By default, if you want to monitor e.g. a postgres server, you only need to allow local user netdata connect to your local postgres server (i.e. configure your postgres server). If you need to define a password for this, netdata provides plenty of configuration files for each plugin and application in /etc/netdata.

This is the list of available external netdata plugins. netdata also has dozens of internal plugins for collecting system metrics from the system (Linux, FreeBSD, MacOS).

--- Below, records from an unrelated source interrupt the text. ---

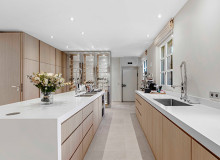 villa for let las brisas pampelonne beach kitchen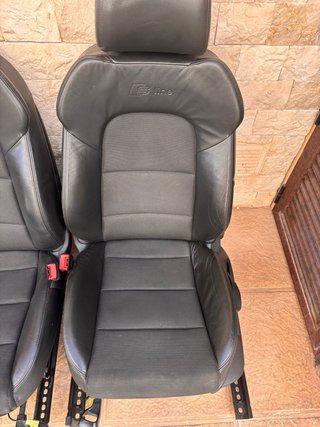 Asientos Sline Audi A3 8p Cuero Negro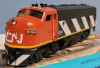 Athearn HO Scale CN Zebra F7B Power Railroad Model Locomotive Engine #9162 - 2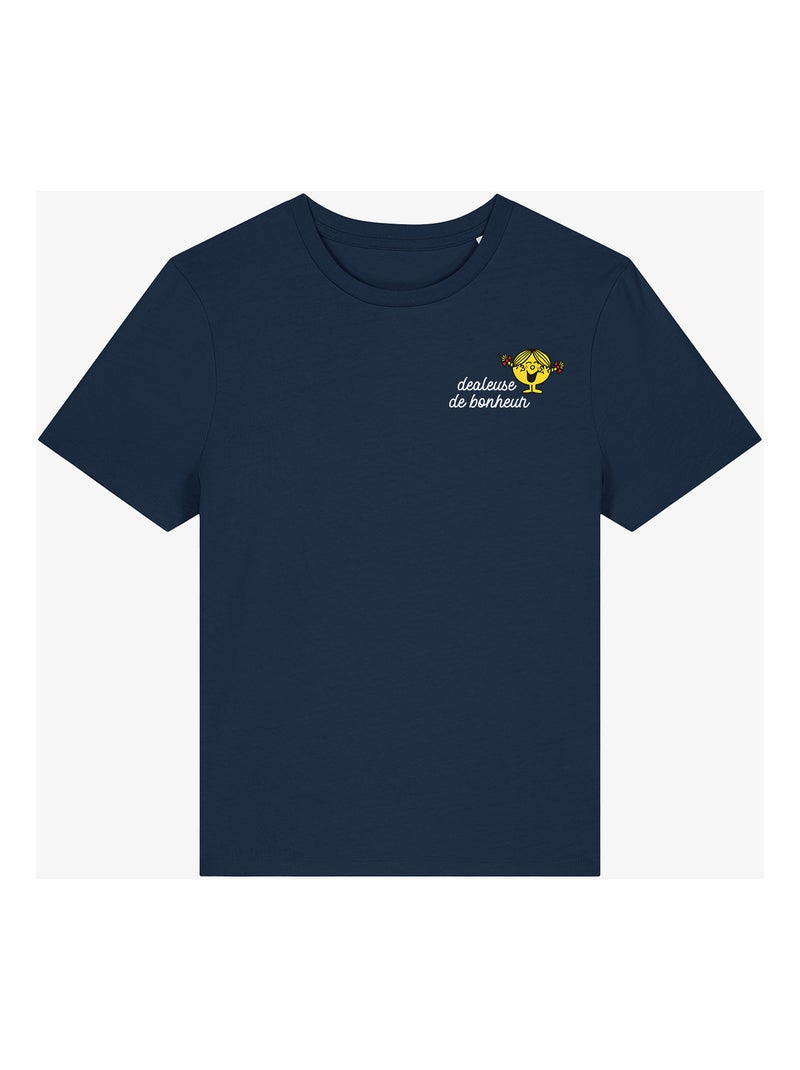 T-shirt Dames - DEALEUSE DE BONHEUR COEUR Marineblauw - Kiabi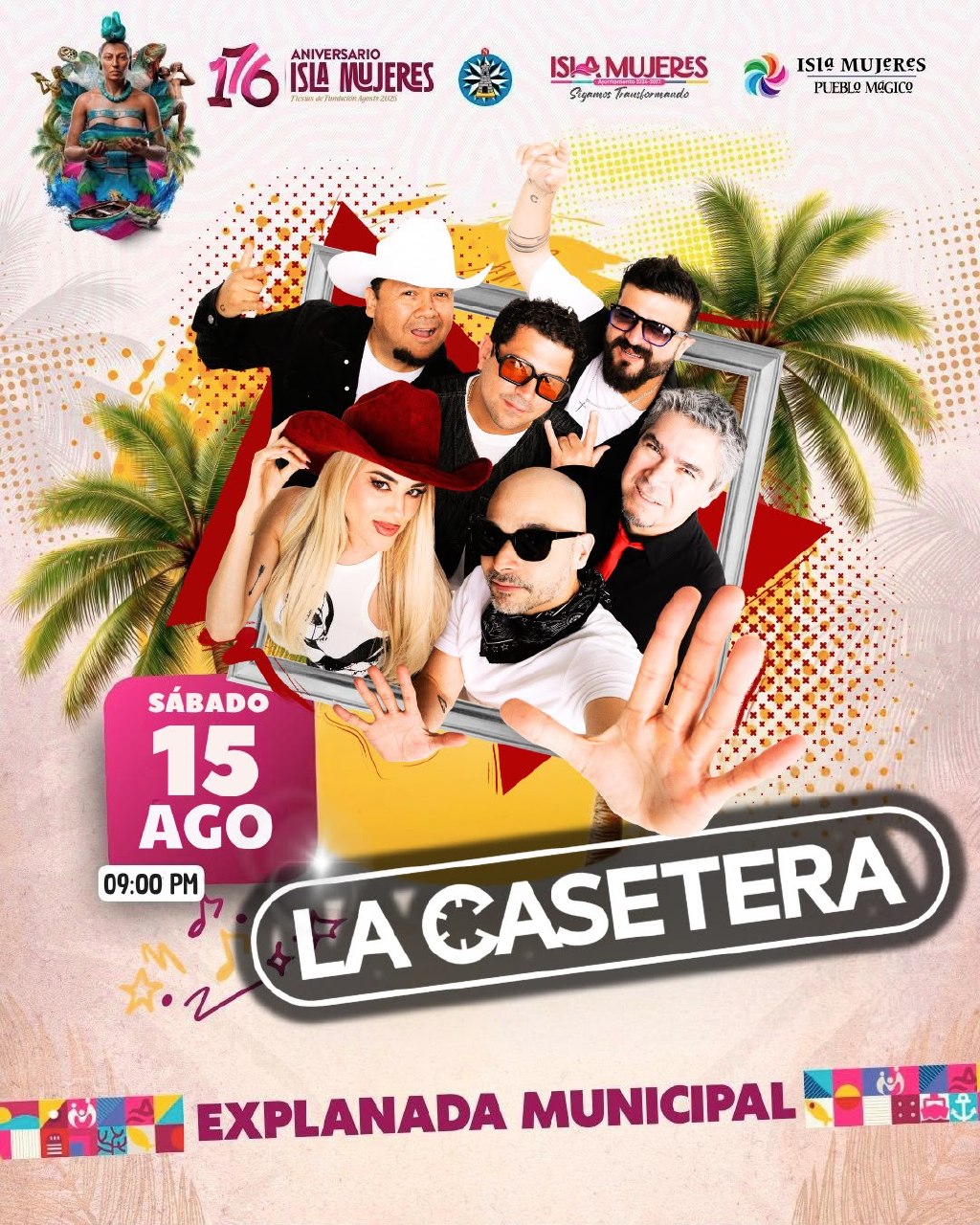 Isla Mujeres celebra 176 años con actividades culturales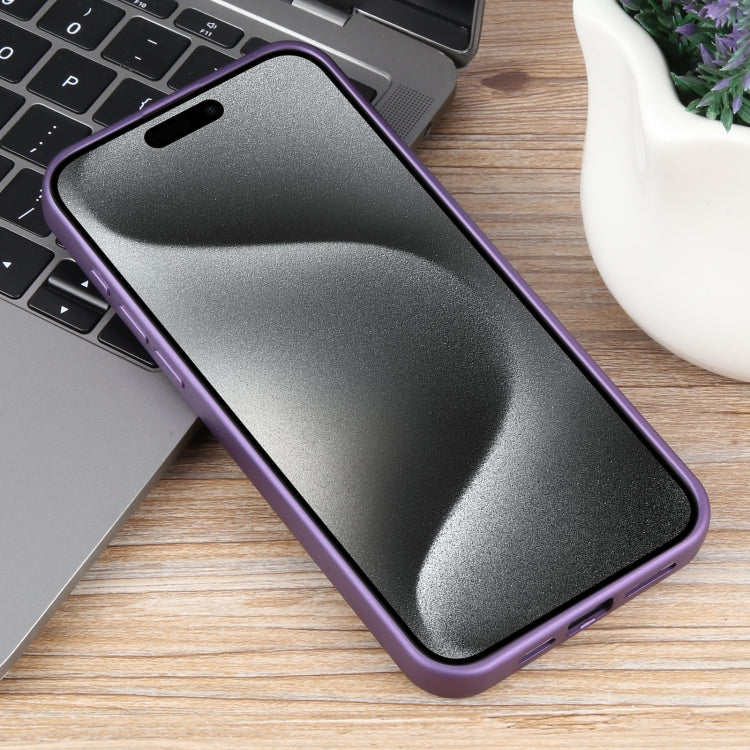 For iPhone 15 Pro Max Pure Color Honeycomb Aromatherapy MagSafe Phone Case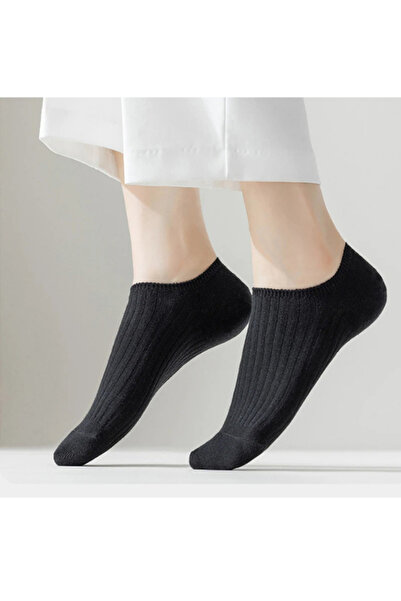 Hobins Sportswear Company 5' Pair of Women's Soft Colored Invisible Lycra and Cotton Booties, Ballerina Socks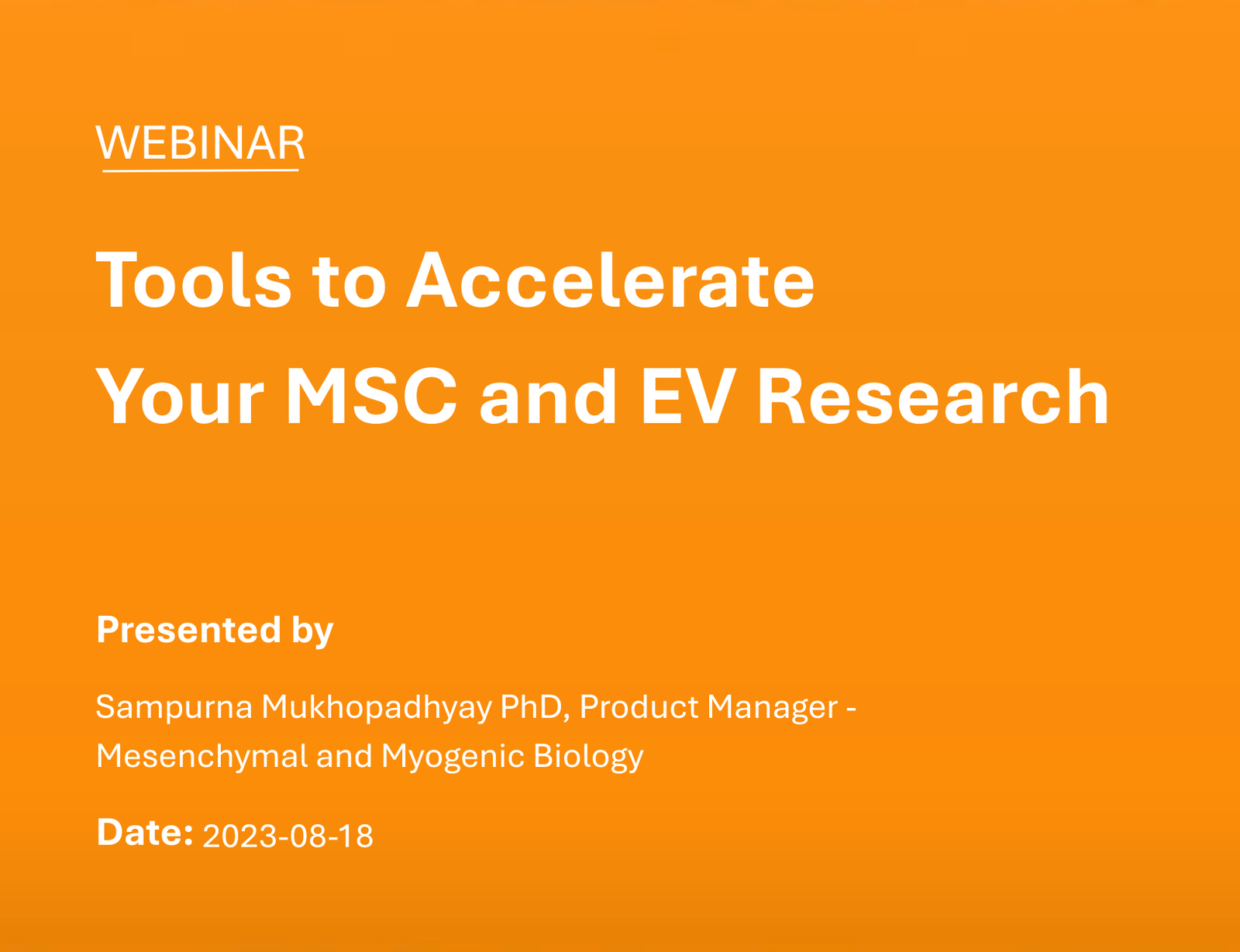 Webinar: Tools to Accelerate Your MSC and EV Workflows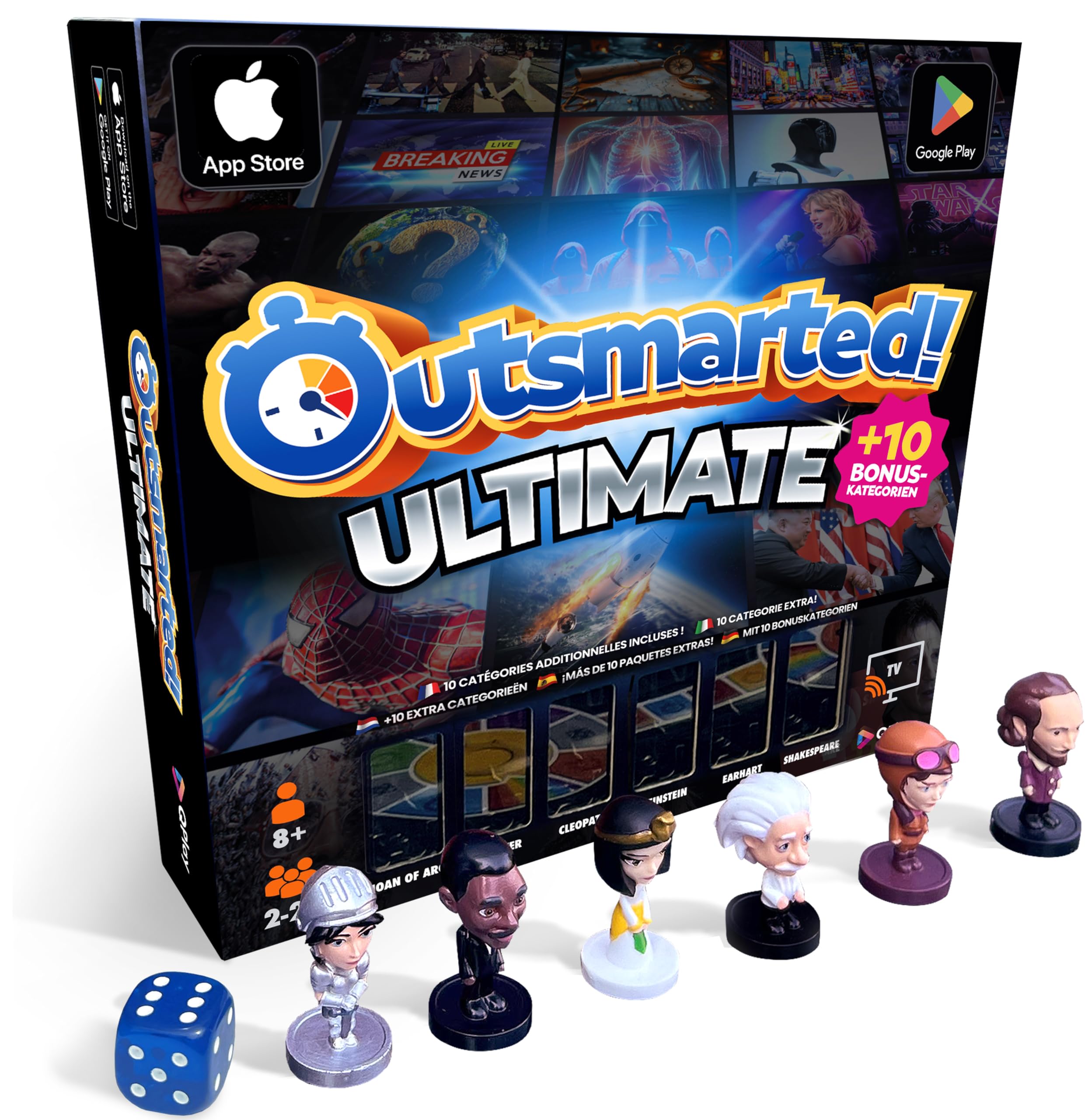 Outsmarted Ultimate - 10 spannende Zusatzkategorien für Kinder, Jugendliche und Erwachsene | Spielabend der nächsten Gen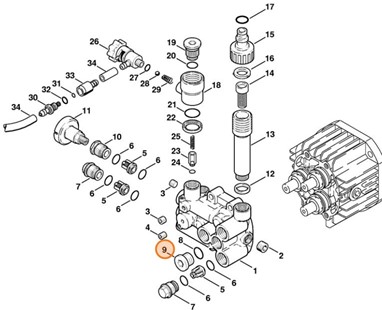 Śruba zamykająca, Stihl 47317085800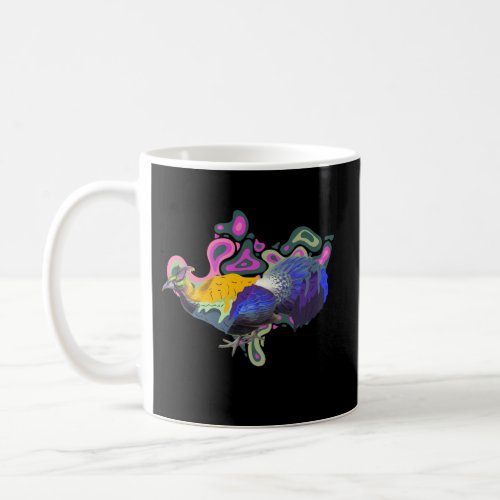 Trippy Pheasant Aesthetic Indie Coffee Mug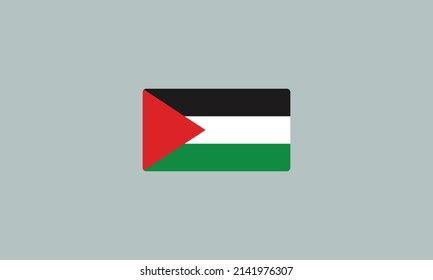 Illustration Palestine Flag Template Stock Vector (Royalty Free ...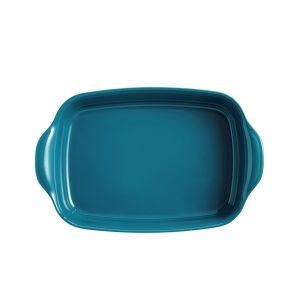 EMILE HENRY Керамична правоъгълна форма за печене "RECTANGULAR OVEN DISH"- 36,5х23,5 см - цвят син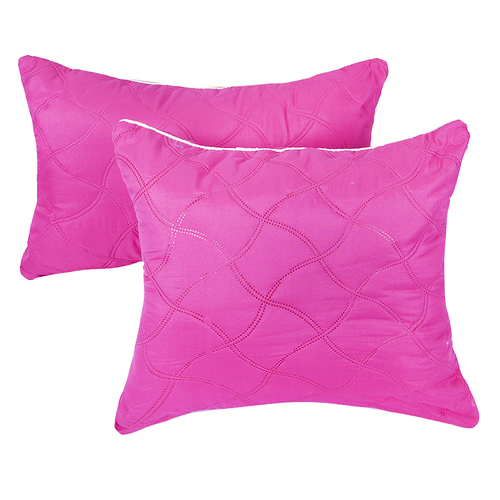 Подушка декоративная чехол шелк ультрастеп розовый 50/70 фото 1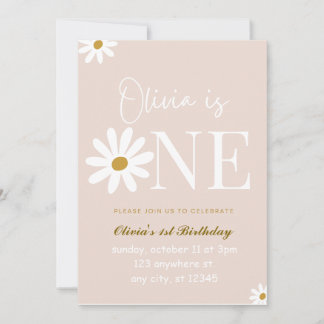 Invitación de Conejo de Flor Silvestre
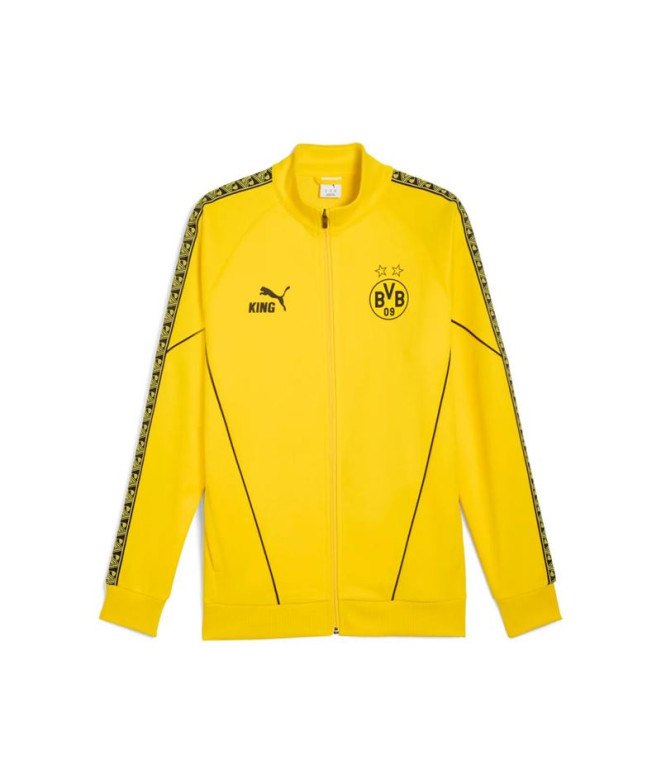 Casaco de Futebol Puma Borussia Dortmund King Anthem Homem Faster Amarelo
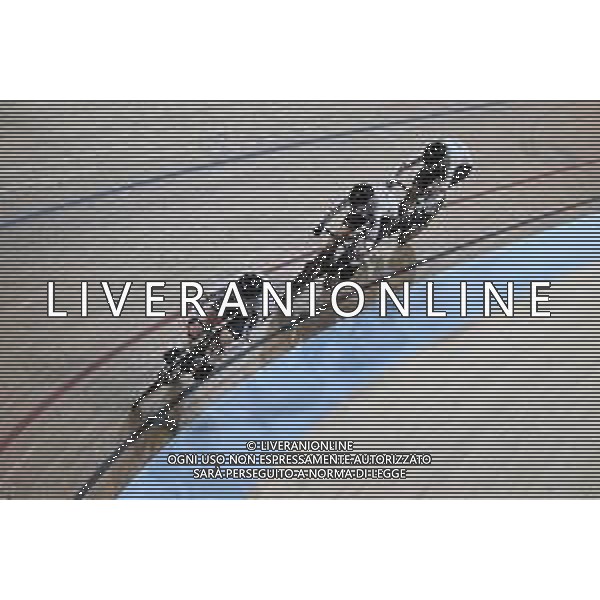 03-08-2023 World Championships Elite Women Track; Giornata 01; 2023, Germany; Grabosch, Pauline Sofie; Hinze, Emma; Friedrich, Lea Sophie; Glasgow - Sir Chris Hoy Velodrome; ©SIROTTI / AGENZIA ALDO LIVERANI SAS
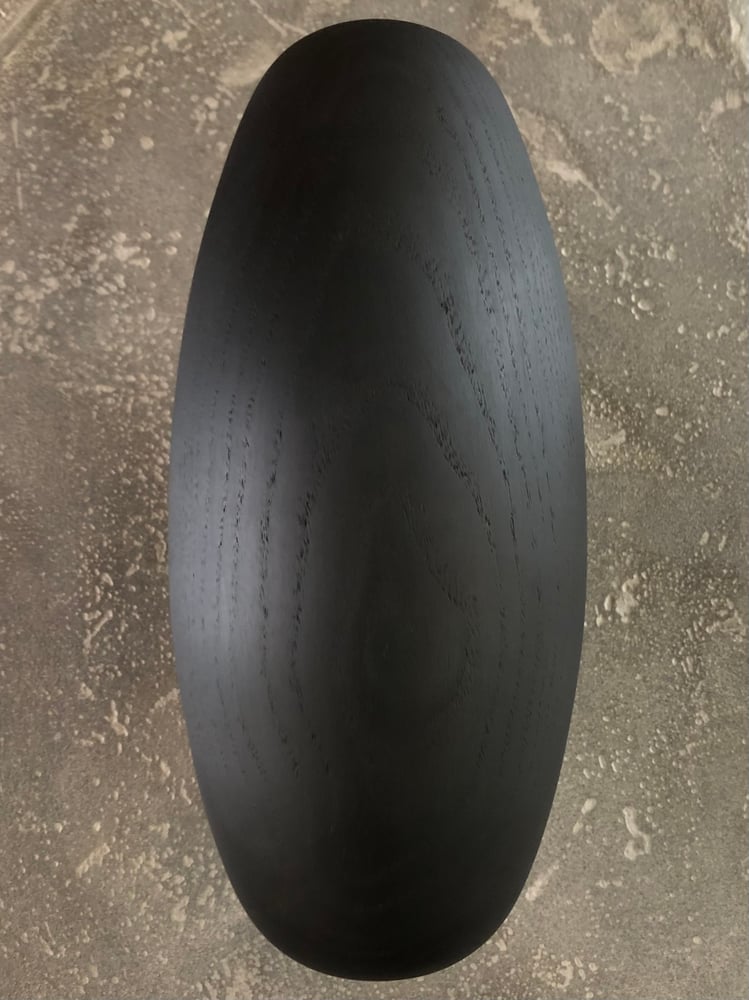 Image of solid ebonized ash lingam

Everything monitored by netdata is based on templates. So, all disks are the same, all network interfaces are the same, all nginx web servers are the same, all postgres servers are the same. Since each netdata can monitor many instances of each kind (ie one netdata can monitor X postgres servers, local and remote), there is little tag that differentiates them.

So, if you know that tag, you can easily predict all the metrics this application will have. The default tag for localhost applications is: local.

For prometheus backends, netdata sends all the metrics utilizing labels for differentiating hosts, application instances, etc. For graphite and opentsdb, they are integrated into the metrics names.

netdata collects 1k to 5k high resolution metrics per server (and per second, by default), but it is capable sending metrics to backends at a lower rate (to avoid congesting these servers with too much detail). and can also filter metrics sent to backends (to avoid congesting these servers with too many metrics).